**Extracted text**
________________________________________

General Ray Odierno was doing the same from Baghdad. Taking over as the number two commander in Iraq, he became dissatisfied with the strategy being pursued by General George Casey, then the commanding officer, which called for training the Iraqi army so that it could take over responsibility for security and let the Americans go home. Even as the violence on Baghdad’s streets soared, the Americans had mostly retreated to heavily fortified Forward Operating Bases (FOBs). A protégé of Keane’s, Odierno agreed with him about the need to get soldiers off their bases and onto the streets; together the two men waged what Ricks calls a “guerrilla campaign” to make that happen. The chain of command is normally sacrosanct, Ricks observes, but Odierno, “making one of the most audacious moves of the entire war,” bypassed two levels of command above him “to talk to officials at the White House and aides to the Joint Chiefs of Staff.” In doing so, Ricks asserts, Odierno “was laying his career on the line.”

In pursuing this story, Ricks has a problem. In Bob Woodward’s book The War Within, published in 2008,2 the principal figure pushing for the surge is not Odierno, Keane, or Cohen but Stephen Hadley, Bush’s national security adviser. Soon after the midterm elections, Woodward writes, Hadley and several NSC staff members took the lead in convincing Bush to send more troops to Iraq. Administering an extraordinary knuckle-rap to his Washington Post colleague, Ricks writes that Woodward’s “thorough but White House-centric” book

reports that the president was settling on a surge by November 2006. There is little on the public record to support that assertion. On the other hand, there is strong evidence that Bush’s meeting with outside experts early in December had a strong effect on his thinking.

________________________________________

**To do**
1. Rewrite everything from "In pursuing this" down to "on his thinking." in the passage on the Iraq surge, changing "surge" to "troop increase".
2. Carry on the passage about the push for the Iraq surge, beginning right after its last sentence.
The material that comes next is separate from the text above.

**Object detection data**
________________________________________

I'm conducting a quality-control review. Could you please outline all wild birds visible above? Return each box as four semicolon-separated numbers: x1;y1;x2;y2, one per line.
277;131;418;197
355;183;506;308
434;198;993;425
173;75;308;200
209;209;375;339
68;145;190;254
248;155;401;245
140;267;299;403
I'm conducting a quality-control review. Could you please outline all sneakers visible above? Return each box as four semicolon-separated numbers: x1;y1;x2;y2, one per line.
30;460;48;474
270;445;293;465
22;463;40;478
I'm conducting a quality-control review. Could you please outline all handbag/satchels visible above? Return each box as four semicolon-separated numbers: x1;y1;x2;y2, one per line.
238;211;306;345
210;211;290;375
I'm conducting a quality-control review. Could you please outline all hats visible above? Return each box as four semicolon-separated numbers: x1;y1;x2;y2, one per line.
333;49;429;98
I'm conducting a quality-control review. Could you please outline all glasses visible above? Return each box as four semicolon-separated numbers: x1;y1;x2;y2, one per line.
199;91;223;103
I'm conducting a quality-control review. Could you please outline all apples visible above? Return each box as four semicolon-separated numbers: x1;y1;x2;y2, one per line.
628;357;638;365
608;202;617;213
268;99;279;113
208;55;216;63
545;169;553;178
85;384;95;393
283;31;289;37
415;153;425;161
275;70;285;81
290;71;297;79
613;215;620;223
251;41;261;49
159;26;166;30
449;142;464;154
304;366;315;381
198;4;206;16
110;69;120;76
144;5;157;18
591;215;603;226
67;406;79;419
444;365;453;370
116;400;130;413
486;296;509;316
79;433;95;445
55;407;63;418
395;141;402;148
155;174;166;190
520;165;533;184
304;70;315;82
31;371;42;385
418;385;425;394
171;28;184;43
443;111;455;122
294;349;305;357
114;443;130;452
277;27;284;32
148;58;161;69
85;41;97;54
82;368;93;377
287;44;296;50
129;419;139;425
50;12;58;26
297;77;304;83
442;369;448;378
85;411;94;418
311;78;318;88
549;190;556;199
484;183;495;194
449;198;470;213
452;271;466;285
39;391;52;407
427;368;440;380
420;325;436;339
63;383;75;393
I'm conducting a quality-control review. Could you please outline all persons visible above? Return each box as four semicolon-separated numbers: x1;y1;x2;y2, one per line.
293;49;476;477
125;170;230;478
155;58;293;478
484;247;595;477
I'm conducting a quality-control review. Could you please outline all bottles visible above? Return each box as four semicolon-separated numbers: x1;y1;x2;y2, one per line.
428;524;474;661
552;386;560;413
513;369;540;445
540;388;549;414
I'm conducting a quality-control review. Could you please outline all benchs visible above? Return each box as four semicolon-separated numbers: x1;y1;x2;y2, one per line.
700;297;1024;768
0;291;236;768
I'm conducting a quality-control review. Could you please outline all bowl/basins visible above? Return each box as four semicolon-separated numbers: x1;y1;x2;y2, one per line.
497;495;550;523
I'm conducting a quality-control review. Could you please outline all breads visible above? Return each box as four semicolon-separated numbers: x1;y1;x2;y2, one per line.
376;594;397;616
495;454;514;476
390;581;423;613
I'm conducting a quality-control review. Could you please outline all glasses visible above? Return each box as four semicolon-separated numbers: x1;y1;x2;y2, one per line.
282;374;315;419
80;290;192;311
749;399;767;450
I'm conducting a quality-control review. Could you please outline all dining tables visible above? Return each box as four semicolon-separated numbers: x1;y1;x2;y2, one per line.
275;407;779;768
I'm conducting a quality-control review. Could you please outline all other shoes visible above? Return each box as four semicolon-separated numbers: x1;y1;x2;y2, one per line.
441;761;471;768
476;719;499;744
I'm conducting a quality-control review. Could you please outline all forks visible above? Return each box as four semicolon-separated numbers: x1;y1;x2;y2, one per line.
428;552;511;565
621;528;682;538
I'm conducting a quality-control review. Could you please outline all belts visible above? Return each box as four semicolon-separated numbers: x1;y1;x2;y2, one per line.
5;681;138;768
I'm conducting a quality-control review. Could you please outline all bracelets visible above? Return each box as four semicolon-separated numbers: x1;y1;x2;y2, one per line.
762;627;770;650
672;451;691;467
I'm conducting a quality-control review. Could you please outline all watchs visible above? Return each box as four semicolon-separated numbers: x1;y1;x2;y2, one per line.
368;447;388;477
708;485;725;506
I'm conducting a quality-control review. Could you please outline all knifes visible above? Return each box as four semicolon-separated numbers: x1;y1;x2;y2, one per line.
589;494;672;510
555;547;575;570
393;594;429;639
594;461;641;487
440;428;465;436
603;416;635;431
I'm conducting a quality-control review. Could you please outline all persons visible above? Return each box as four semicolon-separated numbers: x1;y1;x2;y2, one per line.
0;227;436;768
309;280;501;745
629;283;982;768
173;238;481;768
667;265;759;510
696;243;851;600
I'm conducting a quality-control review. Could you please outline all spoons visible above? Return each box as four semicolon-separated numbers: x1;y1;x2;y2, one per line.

________________________________________

**Exercise responses**
1.
In pursuing this story, Ricks has a problem. In Bob Woodward’s book The War Within, published in 2008,2 the principal figure pushing for the troop increase is not Odierno, Keane, or Cohen but Stephen Hadley, Bush’s national security adviser. Soon after the midterm elections, Woodward writes, Hadley and several NSC staff members took the lead in convincing Bush to send more troops to Iraq. Administering an extraordinary knuckle-rap to his Washington Post colleague, Ricks writes that Woodward’s “thorough but White House-centric” book

reports that the president was settling on a troop increase by November 2006. There is little on the public record to support that assertion. On the other hand, there is strong evidence that Bush’s meeting with outside experts early in December had a strong effect on his thinking.

2.
What we have here, in essence, are warring narratives from two well-known reporters based on information from the officials to whom they were granted special access—Hadley and the White House staff in Woodward’s case and Odierno, Keane, Cohen, and the military in Ricks’s (though Keane figures in Woodward’s account as well). This conflict over who deserves the most credit for the surge seems a classic case of inside-the-Beltway journalism; it may take years to resolve the competing claims.

2.

In the second half of The Gamble, the story shifts to Iraq and to General David Petraeus, and Ricks, in describing him, is even more complimentary than he is of General Odierno. Like many journalists who have spent time with Petraeus, Ricks writes with awe of his intelligence, his drive, and his determination—“the cornerstone of his personality and a characteristic that seems to strike everyone he meets.” Petraeus, Ricks states, is “an unusual figure in the Army,” an intellectual who is friendly with journalists and politicians and who alone among Army generals “had posted an unquestionably successful tour as a division commander in Iraq during the invasion and the first year of the war.” (Ricks barely mentions Petraeus’s second tour, in which he directed, with only limited success, the US program to train Iraq’s security forces.)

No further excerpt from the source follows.